2.1. X-ray crystallography

Understanding the structure of ligands and complexes is crucial for elucidating their medicinal chemistry and biological activity. To this end, X-ray crystallography was employed to deepen our knowledge of the chemistry of L1, L5, L7, and L10–L13, with the ligand structures (Fig. S1A–G) and unit cell packing diagrams shown in Fig. S2A–G. Studies focused on the crystal structures of complexes of the tridentate ligands L10–L13, as these demonstrated the greatest biological activity (described below). Exhaustive attempts to obtain a crystal structure of the Ga(III) complexes of L10–L13 always led to crystals of the ligand alone. This observation reflects critical aspects of the coordination chemistry of these ligands, particularly dissociation, which is key to their biological activity and is described below.
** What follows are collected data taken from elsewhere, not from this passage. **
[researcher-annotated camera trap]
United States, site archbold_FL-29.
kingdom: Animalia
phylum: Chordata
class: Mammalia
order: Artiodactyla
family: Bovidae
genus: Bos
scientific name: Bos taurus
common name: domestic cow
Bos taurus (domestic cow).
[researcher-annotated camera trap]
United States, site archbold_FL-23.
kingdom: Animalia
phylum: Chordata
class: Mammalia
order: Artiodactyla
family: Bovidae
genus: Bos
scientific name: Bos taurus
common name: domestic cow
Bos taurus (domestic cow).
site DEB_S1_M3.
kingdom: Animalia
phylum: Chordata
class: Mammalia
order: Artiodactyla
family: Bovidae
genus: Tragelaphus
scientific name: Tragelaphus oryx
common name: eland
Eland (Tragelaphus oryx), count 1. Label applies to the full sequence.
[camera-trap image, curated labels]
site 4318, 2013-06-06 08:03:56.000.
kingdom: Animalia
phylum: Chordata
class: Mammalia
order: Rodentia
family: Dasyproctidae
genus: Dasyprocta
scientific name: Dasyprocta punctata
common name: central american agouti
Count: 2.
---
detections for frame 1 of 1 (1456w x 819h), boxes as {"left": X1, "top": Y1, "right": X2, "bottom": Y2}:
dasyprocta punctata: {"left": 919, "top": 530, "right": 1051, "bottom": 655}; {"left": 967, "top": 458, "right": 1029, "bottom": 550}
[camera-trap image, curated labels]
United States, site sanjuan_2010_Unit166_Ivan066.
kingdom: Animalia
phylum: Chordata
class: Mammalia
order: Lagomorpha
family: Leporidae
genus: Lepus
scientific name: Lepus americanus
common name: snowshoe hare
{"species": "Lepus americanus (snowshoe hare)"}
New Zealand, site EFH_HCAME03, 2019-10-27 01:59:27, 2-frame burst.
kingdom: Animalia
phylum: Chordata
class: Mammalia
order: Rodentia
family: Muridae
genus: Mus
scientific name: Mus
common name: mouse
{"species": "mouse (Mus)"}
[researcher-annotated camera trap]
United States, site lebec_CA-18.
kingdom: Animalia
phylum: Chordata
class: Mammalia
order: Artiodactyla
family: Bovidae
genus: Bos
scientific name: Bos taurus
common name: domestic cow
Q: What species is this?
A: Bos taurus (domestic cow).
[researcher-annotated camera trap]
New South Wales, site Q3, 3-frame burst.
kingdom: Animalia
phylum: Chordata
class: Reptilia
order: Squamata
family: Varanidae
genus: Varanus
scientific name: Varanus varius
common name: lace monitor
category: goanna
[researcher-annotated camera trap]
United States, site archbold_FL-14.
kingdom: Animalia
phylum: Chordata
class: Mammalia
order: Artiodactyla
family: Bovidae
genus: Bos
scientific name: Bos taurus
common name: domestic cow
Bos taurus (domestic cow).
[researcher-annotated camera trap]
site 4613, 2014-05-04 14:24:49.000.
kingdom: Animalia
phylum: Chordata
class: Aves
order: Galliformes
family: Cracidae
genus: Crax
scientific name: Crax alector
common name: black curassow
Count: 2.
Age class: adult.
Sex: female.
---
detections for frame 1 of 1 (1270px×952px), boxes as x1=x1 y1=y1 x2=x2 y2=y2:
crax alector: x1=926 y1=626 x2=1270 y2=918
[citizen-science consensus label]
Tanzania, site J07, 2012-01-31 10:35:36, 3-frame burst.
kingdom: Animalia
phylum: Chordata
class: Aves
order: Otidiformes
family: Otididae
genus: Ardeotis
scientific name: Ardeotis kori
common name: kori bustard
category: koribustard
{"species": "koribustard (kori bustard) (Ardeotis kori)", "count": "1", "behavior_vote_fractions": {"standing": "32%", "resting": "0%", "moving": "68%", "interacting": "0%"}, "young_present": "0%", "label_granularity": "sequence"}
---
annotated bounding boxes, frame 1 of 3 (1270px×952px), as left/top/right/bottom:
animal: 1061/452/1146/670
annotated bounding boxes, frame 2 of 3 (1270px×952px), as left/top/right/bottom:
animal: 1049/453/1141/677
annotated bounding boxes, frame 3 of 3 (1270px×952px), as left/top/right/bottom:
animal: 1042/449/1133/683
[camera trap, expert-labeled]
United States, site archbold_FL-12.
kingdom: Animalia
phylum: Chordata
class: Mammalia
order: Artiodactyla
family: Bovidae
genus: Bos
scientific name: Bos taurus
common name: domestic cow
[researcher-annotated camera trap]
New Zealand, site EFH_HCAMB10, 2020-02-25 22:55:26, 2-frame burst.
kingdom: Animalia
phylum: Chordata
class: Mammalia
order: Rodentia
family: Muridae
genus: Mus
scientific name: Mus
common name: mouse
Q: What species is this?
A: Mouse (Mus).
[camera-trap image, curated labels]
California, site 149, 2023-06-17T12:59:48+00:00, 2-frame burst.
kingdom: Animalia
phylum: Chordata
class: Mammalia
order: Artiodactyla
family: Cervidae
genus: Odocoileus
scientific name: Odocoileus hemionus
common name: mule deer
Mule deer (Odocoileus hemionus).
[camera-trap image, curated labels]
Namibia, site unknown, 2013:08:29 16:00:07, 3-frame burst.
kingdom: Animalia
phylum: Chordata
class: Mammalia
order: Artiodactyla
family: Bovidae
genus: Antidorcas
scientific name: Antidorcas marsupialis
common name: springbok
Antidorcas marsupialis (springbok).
However, the crystal structure of [Zn(L11)Cl₂]·CH₂Cl₂ is shown in Fig. 2. The neutral complex is five-coordinate with a distorted square pyramidal geometry (τ5 = 0.18: τ5 = (α − β)/60, where α and β are the two largest coordinate angles). The hydrazone ligand remains protonated at N3.

Fig. 2 ORTEP representation of [Zn(L11)Cl₂] using 50% probability ellipsoids. The DCM molecule is omitted for clarity. Selected bond lengths (Å) and angles (°): Zn1–N1 2.140(2); Zn1–N2 2.169(2); Zn1–O1 2.297(2); Zn1–Cl1 2.2284(9); Zn1–Cl2 2.2147(8); N1–Zn1–N2 73.42(8); O1–Zn1–N2 71.05(7); Cl1–Zn1–N2 106.15(7); Cl1–Zn1–Cl2 120.33(3).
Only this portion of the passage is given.